WRITTEN TASK:
Rewrite each of the items below with "Segment" changed to "Delineate" and everything else left as it is.

--- MATERIAL ---

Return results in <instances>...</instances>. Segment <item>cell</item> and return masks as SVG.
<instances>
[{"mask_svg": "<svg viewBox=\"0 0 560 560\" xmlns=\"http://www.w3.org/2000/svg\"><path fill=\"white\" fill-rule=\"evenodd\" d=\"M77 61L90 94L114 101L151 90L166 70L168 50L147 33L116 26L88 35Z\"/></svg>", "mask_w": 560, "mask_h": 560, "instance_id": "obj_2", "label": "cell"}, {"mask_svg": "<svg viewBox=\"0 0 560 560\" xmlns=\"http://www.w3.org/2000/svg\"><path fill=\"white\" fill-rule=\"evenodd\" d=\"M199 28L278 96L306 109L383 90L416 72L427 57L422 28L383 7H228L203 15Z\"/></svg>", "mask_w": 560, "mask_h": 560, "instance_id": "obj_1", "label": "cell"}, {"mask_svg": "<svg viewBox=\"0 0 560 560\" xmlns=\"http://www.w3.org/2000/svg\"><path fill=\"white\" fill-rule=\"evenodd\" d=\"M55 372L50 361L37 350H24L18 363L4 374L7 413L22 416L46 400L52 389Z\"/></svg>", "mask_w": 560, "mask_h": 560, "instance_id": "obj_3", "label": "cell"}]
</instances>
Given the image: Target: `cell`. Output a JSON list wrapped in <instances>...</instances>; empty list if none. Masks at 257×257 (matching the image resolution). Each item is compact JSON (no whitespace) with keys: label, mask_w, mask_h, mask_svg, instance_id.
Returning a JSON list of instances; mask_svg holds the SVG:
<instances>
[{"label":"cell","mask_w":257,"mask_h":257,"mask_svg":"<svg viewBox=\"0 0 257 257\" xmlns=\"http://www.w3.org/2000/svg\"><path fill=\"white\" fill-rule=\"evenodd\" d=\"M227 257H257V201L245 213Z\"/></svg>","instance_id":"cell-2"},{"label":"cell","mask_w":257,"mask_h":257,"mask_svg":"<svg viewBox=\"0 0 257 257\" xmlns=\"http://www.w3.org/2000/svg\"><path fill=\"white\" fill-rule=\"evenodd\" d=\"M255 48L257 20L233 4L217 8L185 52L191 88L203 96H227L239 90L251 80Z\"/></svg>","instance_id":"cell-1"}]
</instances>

---

RESULT BELOW:
Return results in <instances>...</instances>. Delineate <item>cell</item> and return masks as SVG.
<instances>
[{"mask_svg": "<svg viewBox=\"0 0 560 560\" xmlns=\"http://www.w3.org/2000/svg\"><path fill=\"white\" fill-rule=\"evenodd\" d=\"M77 61L90 94L114 101L151 90L166 70L168 50L147 33L116 26L88 35Z\"/></svg>", "mask_w": 560, "mask_h": 560, "instance_id": "obj_2", "label": "cell"}, {"mask_svg": "<svg viewBox=\"0 0 560 560\" xmlns=\"http://www.w3.org/2000/svg\"><path fill=\"white\" fill-rule=\"evenodd\" d=\"M199 28L278 96L306 109L383 90L416 72L427 57L422 28L383 7H228L203 15Z\"/></svg>", "mask_w": 560, "mask_h": 560, "instance_id": "obj_1", "label": "cell"}, {"mask_svg": "<svg viewBox=\"0 0 560 560\" xmlns=\"http://www.w3.org/2000/svg\"><path fill=\"white\" fill-rule=\"evenodd\" d=\"M55 372L50 361L37 350H24L18 363L4 374L7 413L22 416L46 400L52 389Z\"/></svg>", "mask_w": 560, "mask_h": 560, "instance_id": "obj_3", "label": "cell"}]
</instances>
Given the image: Target: `cell`. Output a JSON list wrapped in <instances>...</instances>; empty list if none. Masks at 257×257 (matching the image resolution). Each item is compact JSON (no whitespace) with keys: label, mask_w, mask_h, mask_svg, instance_id.
Returning a JSON list of instances; mask_svg holds the SVG:
<instances>
[{"label":"cell","mask_w":257,"mask_h":257,"mask_svg":"<svg viewBox=\"0 0 257 257\" xmlns=\"http://www.w3.org/2000/svg\"><path fill=\"white\" fill-rule=\"evenodd\" d=\"M227 257H257V201L245 213Z\"/></svg>","instance_id":"cell-2"},{"label":"cell","mask_w":257,"mask_h":257,"mask_svg":"<svg viewBox=\"0 0 257 257\" xmlns=\"http://www.w3.org/2000/svg\"><path fill=\"white\" fill-rule=\"evenodd\" d=\"M255 48L257 20L233 4L217 8L185 52L191 88L203 96H227L239 90L251 80Z\"/></svg>","instance_id":"cell-1"}]
</instances>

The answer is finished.